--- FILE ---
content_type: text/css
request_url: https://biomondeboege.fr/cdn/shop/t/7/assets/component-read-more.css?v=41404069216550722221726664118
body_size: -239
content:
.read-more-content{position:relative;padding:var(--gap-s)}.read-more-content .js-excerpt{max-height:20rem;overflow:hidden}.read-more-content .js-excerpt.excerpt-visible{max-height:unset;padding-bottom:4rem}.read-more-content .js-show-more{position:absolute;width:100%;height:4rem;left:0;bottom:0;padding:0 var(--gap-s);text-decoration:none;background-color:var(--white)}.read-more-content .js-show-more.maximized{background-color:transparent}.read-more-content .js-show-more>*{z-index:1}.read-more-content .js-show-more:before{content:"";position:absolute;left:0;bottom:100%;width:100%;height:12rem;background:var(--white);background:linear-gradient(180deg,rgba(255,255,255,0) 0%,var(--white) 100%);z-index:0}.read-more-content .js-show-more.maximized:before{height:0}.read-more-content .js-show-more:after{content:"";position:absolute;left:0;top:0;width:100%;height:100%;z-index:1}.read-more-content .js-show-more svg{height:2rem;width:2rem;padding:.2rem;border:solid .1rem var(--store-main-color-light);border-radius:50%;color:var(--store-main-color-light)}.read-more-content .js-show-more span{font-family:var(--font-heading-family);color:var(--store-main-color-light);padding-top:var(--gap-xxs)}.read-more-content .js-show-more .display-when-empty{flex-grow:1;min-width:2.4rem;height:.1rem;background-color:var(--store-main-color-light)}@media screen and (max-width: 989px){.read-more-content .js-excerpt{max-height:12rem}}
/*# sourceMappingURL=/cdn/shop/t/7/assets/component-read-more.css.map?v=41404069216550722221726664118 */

┄┄┄┄┄┄┄┄┄┄┄┄┄┄┄┄┄┄┄┄

**YOUR ASSIGNMENT**
In full and word for word, set down the records shown above.

**TASK RESPONSE**
--- FILE ---
content_type: text/css
request_url: https://biomondeboege.fr/cdn/shop/t/7/assets/component-read-more.css?v=41404069216550722221726664118
body_size: -239
content:
.read-more-content{position:relative;padding:var(--gap-s)}.read-more-content .js-excerpt{max-height:20rem;overflow:hidden}.read-more-content .js-excerpt.excerpt-visible{max-height:unset;padding-bottom:4rem}.read-more-content .js-show-more{position:absolute;width:100%;height:4rem;left:0;bottom:0;padding:0 var(--gap-s);text-decoration:none;background-color:var(--white)}.read-more-content .js-show-more.maximized{background-color:transparent}.read-more-content .js-show-more>*{z-index:1}.read-more-content .js-show-more:before{content:"";position:absolute;left:0;bottom:100%;width:100%;height:12rem;background:var(--white);background:linear-gradient(180deg,rgba(255,255,255,0) 0%,var(--white) 100%);z-index:0}.read-more-content .js-show-more.maximized:before{height:0}.read-more-content .js-show-more:after{content:"";position:absolute;left:0;top:0;width:100%;height:100%;z-index:1}.read-more-content .js-show-more svg{height:2rem;width:2rem;padding:.2rem;border:solid .1rem var(--store-main-color-light);border-radius:50%;color:var(--store-main-color-light)}.read-more-content .js-show-more span{font-family:var(--font-heading-family);color:var(--store-main-color-light);padding-top:var(--gap-xxs)}.read-more-content .js-show-more .display-when-empty{flex-grow:1;min-width:2.4rem;height:.1rem;background-color:var(--store-main-color-light)}@media screen and (max-width: 989px){.read-more-content .js-excerpt{max-height:12rem}}
/*# sourceMappingURL=/cdn/shop/t/7/assets/component-read-more.css.map?v=41404069216550722221726664118 */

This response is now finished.